--- INPUT FOR THIS TASK ---

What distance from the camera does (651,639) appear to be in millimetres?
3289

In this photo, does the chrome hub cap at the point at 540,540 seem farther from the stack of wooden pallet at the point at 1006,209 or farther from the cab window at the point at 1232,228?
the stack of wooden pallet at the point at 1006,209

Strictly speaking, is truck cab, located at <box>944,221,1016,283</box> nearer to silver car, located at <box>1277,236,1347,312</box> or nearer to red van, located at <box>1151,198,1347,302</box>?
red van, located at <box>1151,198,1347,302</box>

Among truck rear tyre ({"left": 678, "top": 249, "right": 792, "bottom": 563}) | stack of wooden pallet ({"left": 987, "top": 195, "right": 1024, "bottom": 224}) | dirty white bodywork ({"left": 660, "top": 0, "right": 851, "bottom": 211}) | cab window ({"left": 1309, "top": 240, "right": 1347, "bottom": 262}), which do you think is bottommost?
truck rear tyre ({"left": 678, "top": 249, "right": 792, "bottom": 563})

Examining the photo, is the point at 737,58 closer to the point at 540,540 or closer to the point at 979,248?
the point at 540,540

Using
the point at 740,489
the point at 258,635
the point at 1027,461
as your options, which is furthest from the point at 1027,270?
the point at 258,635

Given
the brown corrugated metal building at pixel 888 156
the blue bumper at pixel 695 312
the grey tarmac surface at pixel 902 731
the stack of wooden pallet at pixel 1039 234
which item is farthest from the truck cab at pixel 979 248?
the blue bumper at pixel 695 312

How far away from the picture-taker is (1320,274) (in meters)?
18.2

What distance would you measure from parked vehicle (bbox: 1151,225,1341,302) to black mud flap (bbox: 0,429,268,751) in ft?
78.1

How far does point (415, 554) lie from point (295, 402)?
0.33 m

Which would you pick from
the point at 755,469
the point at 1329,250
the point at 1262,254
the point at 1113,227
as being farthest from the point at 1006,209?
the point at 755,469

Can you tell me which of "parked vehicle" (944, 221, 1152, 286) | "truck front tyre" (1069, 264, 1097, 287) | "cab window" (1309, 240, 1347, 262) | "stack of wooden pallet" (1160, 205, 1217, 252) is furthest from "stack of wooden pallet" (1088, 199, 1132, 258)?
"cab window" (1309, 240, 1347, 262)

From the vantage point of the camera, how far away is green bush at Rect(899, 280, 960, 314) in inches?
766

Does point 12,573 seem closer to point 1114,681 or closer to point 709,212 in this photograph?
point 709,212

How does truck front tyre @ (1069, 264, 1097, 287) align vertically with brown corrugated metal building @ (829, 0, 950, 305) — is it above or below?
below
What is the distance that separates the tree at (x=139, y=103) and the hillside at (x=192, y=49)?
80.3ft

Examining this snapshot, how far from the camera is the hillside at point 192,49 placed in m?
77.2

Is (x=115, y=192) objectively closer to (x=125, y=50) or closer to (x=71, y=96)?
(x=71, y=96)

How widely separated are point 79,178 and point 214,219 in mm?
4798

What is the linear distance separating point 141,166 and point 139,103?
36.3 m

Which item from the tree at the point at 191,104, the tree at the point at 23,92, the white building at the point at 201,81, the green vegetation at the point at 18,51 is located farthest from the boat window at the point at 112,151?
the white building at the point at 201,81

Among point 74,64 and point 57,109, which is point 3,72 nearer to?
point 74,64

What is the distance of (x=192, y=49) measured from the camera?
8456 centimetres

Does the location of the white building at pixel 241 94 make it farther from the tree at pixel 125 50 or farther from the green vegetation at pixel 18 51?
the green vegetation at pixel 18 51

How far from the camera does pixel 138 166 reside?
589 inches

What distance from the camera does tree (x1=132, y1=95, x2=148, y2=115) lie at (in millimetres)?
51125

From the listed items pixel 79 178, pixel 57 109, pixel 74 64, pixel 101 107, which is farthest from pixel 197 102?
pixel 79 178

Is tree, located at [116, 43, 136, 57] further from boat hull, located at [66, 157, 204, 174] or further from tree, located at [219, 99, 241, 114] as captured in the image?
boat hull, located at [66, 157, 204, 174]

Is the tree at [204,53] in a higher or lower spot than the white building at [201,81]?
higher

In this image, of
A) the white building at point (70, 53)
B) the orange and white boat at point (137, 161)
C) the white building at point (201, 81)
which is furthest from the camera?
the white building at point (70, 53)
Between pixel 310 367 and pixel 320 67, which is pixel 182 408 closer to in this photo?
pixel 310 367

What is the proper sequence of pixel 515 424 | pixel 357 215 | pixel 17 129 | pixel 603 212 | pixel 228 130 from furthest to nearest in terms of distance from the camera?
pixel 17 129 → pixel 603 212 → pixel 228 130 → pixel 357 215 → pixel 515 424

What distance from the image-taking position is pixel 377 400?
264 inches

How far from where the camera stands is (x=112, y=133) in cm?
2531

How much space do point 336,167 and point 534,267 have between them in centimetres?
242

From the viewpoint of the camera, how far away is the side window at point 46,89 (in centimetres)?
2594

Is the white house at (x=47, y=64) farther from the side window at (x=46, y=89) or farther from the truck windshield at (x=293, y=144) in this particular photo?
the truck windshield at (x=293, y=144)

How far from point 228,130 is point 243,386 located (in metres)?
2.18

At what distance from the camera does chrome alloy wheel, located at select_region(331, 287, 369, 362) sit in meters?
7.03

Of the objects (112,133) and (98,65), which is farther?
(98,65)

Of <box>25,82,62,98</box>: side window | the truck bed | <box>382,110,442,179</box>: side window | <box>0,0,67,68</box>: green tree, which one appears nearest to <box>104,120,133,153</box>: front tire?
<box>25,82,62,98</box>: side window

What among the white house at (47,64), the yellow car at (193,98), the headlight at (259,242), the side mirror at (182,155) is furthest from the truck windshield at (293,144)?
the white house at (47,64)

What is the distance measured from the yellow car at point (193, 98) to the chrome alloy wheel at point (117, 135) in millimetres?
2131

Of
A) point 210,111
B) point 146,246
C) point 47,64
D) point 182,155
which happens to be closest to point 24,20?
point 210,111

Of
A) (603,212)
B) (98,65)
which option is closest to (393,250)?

---
--- INPUT FOR THIS TASK ---

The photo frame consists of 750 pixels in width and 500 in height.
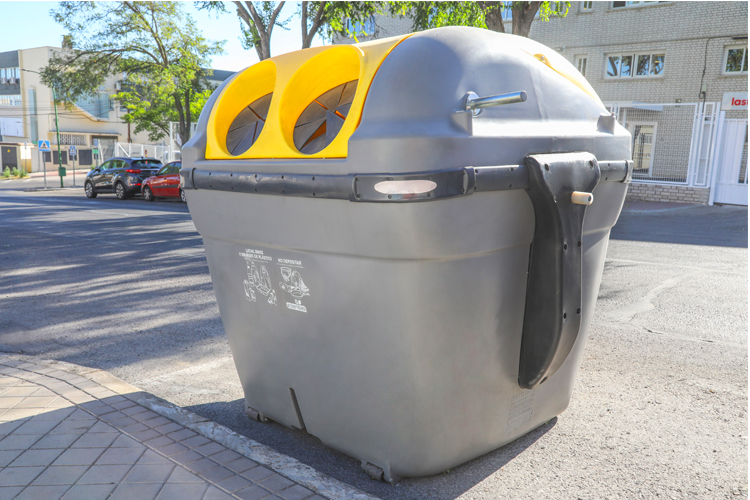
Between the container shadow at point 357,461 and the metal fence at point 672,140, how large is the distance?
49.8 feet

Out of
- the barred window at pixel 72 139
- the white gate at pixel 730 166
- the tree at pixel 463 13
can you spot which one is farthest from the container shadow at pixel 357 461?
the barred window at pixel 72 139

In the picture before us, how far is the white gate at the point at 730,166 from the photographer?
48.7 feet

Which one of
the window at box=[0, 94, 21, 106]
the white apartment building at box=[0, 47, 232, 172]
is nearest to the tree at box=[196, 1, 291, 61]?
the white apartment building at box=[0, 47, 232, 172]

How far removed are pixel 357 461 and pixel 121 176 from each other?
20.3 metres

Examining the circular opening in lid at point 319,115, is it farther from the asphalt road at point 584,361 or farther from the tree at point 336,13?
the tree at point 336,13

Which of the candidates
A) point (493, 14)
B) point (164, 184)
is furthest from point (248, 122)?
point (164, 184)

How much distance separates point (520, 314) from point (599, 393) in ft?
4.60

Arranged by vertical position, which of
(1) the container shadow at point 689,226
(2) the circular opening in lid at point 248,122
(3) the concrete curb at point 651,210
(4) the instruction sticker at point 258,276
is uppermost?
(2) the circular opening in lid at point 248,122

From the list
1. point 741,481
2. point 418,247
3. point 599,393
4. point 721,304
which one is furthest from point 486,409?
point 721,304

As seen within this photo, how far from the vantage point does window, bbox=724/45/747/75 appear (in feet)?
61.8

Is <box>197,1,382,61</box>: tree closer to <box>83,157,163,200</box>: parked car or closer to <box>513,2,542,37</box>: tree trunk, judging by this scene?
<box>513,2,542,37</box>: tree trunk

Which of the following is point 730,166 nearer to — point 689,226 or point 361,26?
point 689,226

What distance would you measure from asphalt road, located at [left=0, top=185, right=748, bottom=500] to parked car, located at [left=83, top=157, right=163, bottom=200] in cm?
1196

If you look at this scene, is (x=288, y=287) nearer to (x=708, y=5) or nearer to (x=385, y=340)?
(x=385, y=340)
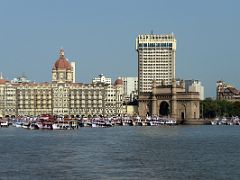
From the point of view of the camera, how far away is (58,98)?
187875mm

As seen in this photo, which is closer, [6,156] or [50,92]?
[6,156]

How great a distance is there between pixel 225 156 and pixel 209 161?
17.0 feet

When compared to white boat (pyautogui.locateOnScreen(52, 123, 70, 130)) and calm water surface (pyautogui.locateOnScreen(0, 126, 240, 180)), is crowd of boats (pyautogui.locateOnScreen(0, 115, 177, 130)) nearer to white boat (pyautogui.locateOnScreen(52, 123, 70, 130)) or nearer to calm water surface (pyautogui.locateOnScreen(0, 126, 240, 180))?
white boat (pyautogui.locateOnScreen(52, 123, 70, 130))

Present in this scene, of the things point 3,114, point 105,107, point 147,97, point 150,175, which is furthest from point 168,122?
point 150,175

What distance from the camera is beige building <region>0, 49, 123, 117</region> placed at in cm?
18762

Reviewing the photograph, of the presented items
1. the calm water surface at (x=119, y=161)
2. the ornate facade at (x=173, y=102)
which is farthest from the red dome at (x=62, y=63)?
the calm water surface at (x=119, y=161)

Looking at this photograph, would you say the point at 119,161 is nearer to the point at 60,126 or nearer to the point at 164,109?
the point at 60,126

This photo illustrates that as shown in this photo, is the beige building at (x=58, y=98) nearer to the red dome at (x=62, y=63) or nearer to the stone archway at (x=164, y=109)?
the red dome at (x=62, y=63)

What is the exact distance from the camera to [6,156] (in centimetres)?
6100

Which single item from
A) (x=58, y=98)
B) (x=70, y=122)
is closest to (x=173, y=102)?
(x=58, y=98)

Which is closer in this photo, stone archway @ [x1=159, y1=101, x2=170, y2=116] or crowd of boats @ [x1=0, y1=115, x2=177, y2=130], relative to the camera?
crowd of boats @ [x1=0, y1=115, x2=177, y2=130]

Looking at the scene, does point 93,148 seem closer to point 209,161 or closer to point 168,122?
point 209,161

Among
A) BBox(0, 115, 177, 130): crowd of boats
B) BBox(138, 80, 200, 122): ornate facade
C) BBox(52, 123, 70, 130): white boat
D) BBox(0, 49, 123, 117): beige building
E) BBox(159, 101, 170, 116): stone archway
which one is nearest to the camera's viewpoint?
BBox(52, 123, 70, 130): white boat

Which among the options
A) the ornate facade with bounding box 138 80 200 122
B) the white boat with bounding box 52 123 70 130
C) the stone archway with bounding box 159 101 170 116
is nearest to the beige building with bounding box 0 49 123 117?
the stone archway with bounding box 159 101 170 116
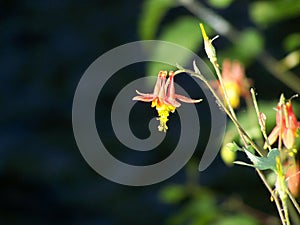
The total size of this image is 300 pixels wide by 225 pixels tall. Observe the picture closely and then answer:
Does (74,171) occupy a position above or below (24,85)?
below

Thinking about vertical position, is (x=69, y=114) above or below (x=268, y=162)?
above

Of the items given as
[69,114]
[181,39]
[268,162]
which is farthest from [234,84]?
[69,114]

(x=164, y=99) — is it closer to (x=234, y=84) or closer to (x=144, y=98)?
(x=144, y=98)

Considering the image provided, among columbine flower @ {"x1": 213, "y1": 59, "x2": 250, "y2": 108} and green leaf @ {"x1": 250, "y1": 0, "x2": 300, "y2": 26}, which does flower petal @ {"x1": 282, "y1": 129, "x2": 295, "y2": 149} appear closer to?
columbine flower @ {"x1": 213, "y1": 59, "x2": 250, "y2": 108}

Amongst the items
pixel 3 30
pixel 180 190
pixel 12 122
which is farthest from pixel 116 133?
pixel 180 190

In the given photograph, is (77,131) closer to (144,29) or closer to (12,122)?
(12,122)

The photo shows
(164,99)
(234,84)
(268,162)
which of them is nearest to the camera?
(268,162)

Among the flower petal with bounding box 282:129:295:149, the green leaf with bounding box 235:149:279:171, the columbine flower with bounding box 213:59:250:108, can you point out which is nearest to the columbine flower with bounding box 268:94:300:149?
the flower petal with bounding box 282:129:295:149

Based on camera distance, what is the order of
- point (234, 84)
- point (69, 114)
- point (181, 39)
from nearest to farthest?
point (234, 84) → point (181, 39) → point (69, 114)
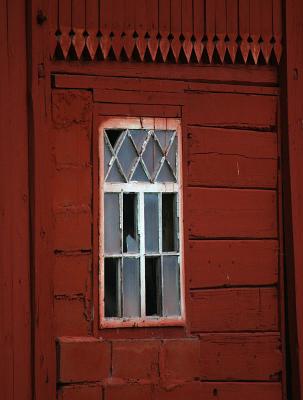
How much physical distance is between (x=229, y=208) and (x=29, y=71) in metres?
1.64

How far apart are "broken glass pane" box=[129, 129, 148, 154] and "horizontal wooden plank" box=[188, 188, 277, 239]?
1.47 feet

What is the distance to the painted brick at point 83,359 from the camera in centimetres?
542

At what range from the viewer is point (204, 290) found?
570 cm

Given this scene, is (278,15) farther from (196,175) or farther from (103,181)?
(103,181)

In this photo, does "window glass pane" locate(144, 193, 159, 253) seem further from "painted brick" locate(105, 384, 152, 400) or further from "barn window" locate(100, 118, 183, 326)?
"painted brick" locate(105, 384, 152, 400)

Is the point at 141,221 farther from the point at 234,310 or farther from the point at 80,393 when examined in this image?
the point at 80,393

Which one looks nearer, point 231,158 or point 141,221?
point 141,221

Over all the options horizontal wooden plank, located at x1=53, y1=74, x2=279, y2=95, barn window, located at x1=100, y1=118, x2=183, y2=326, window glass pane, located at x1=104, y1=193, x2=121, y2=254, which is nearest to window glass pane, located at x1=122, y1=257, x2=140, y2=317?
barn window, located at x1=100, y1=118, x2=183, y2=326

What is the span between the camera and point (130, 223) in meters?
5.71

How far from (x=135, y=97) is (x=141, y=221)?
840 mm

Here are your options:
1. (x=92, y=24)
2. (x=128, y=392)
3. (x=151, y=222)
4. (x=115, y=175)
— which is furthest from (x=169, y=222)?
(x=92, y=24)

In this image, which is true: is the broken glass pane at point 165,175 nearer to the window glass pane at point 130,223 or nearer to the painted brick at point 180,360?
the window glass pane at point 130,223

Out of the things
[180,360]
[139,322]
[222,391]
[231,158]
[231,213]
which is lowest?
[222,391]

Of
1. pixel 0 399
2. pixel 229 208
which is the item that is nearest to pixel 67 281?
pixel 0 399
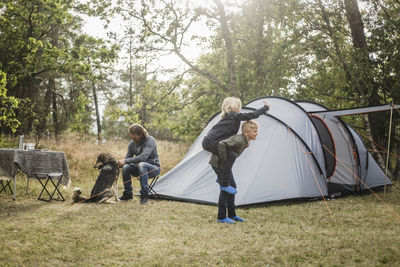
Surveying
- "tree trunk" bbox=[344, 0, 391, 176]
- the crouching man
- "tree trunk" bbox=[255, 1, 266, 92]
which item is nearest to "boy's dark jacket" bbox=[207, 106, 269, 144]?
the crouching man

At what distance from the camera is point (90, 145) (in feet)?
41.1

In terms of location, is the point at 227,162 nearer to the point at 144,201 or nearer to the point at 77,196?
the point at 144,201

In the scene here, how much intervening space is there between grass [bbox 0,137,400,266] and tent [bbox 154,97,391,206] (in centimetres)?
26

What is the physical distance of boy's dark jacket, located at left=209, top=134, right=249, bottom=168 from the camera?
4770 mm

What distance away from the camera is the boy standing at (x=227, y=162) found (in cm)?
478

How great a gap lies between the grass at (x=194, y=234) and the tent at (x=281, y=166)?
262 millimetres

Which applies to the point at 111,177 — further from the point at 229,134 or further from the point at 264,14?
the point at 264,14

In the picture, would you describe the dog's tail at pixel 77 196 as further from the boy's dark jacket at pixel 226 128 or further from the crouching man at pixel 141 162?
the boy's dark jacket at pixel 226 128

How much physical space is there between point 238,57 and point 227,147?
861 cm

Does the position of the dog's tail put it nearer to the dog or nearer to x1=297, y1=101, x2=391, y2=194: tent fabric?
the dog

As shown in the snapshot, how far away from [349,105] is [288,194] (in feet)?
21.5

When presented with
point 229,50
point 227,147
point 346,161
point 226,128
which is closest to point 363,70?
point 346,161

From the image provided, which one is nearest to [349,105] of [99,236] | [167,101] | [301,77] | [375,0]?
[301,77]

---

• PROMPT: Show every line of the data above that contains the string "hull".

• WRITTEN ANSWER:
Is tree, located at [116, 43, 136, 57] further from boat hull, located at [66, 157, 204, 174] or further from tree, located at [219, 99, 241, 114] as captured in the image?
boat hull, located at [66, 157, 204, 174]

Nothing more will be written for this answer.